### [Brief]
Output only the lines from the one holding "Inspecting this scene carefully, if you sort" to the end of the data below, please, copied exactly.

Records excerpted from a collection

## start

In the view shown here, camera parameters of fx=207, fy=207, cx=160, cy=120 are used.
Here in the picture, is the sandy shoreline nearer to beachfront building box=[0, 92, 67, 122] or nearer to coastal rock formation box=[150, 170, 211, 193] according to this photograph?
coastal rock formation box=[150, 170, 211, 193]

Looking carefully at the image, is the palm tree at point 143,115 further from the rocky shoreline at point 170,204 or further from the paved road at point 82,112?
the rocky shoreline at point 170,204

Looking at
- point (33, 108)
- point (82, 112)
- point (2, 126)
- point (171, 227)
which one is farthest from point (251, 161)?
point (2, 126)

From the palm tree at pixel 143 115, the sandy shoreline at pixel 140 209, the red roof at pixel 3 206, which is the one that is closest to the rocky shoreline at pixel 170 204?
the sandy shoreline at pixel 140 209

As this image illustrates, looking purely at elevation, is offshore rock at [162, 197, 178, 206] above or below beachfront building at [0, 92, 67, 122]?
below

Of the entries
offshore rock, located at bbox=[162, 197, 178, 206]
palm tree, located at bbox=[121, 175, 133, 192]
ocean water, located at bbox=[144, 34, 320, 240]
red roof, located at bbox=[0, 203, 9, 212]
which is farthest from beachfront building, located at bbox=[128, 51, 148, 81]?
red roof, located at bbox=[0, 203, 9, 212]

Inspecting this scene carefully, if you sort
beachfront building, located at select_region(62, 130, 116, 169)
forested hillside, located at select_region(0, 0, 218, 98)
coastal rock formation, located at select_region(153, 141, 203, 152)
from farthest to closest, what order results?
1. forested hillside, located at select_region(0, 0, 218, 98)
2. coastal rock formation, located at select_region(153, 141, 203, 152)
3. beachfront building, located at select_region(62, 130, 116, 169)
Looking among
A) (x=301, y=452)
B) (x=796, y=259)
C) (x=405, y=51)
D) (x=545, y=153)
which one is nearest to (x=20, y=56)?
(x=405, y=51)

## end

### [Exercise solution]
Inspecting this scene carefully, if you sort
beachfront building, located at select_region(62, 130, 116, 169)
forested hillside, located at select_region(0, 0, 218, 98)
coastal rock formation, located at select_region(153, 141, 203, 152)
from farthest to closest, what order results?
1. forested hillside, located at select_region(0, 0, 218, 98)
2. coastal rock formation, located at select_region(153, 141, 203, 152)
3. beachfront building, located at select_region(62, 130, 116, 169)
Looking among
A) (x=301, y=452)
B) (x=796, y=259)
C) (x=405, y=51)
D) (x=545, y=153)
which one is nearest to (x=20, y=56)?
(x=405, y=51)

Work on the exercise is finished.